Monday, November 22, 2010

Yep, it’s winter no doubt

This morning, the sunrise was at 7:58 and the sunset will be at 3:09.  In one week, we lost 24 minutes in our days.  And, we woke up to snow.  Again.  And, it’s been snowing pretty steadily all day.  Oh, and it’s so cold.  32F right now, with a ten day forecast looking pretty grim too, with temperatures in the 20s many of the days this week.  Last year, we went a few months with no days above 0 Celsius, which is frankly pretty depressing to see a negative number everyday on the thermometer.  Day after day after day; and here we go again.  Already.  It’s feels much too early for real winter to be here.  But, there’s no denying it: winter is here.

I had a thought which started as an optimistic thought:  only one month until the worst, and then we’re heading in the right direction again.  Then I realized, January 22 is pretty similar in daylight hours to today, November 22, so we have basically two more months until we get back to the point we’re currently at.  Way to go logical-fact-based part of my brain to throw a huge downer on my emotional-based part of my mind. 

But, everything is ok so far.  We have our annual trip to Germany in a few weeks to look forward to.  As much as we love the Christmas markets in Stockholm, they just have nothing on the markets in Germany.  These alone rank on my lists of reasons to stay in Europe.  Then, there’s my birthday before Christmas and a party I’m having in a couple weeks for that.  We have our annual international assignment St. Lucia julbord from Bryan’s work, which is just a highlight for our family, maybe not in the ways they intend—it’s just so dang Swedish it’s funny (same choir with the same enthusiasm and over the top animated facial expressions, exactly the same sill and potatoes, a verbatim speech for all the expats about Swedish etiquette, same expats that ignore said speech and do such atrocities as mix warm and cold food on the same plate.  The only mystery each year is which choir member will be St. Lucia that year.)  And, we also have Christmas.

I guess I kind of have mixed feelings about Christmas, but all in all it’s something to look forward to.  That is one hard part of living abroad: being alone at Christmas.  Unfortunately, with all of our unknowns, it seems like we will be here this year.  I only mean unfortunately in the sense that we won’t be around our families and normal traditions, but Sweden is a lovely place to be at Christmas time.  We had hoped to travel and get to somewhere a bit warmer and sunnier during the break, but again, without knowing anything at the moment, that is just something we can’t do.  So, it will be the four of us, which will be fine.   I have a feeling it will be very cozy.
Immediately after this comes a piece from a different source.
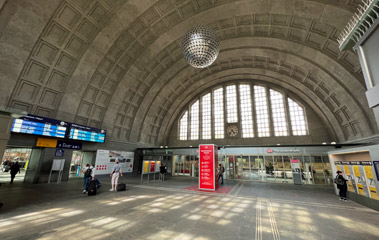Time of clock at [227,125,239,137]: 7:24
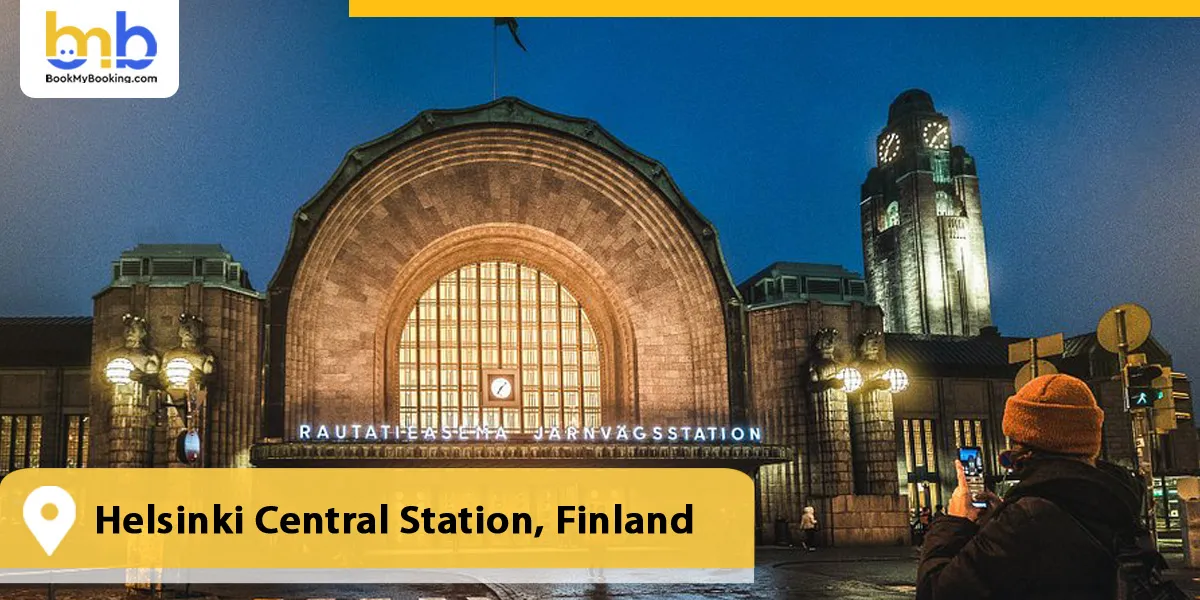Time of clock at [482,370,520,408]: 7:07
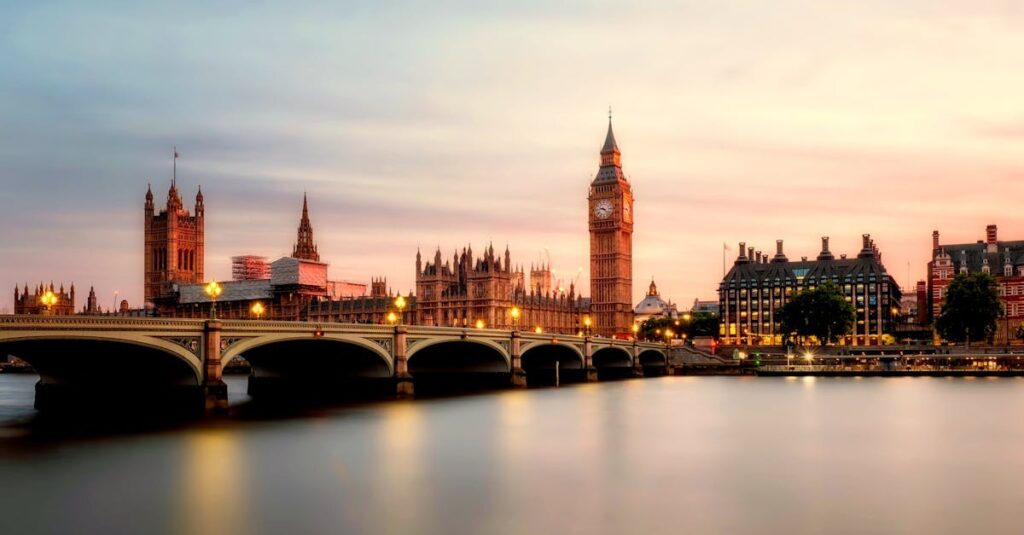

In other news, we went to Thanksgiving dinner on Saturday night with a bunch of other Americans, so that was very refreshing.  I still don’t know if we’ll do anything with our family, but if we do, it will be this weekend, so I guess no real Thanksgiving this year, which again, is fine.  I think since we’ve been here we’ve tried harder to adopt Swedish traditions into our lives instead of a high priority of maintaining American ones.  I wonder if we’ll continue with the Swedish ones if/when we move back with more success than we did the American ones. 

But, the most exciting news is that Bryan needs to go to China in January, and I am really hoping I can manage a way to go along.  I’m not really sure what Shanghai is like in January, but I’m guessing it beats Sweden, so it feels like a hope I can maybe have a brief reprieve from winter.  Maybe.  All I know is that I had an opportunity to go along to India and decided it was too much right after getting back from a visit in the states, and now I really regret it.  So, I will do what I can to go along.  So, maybe in two months time, when the light is the same as today and most likely there will be more snow than today, I can be in Asia.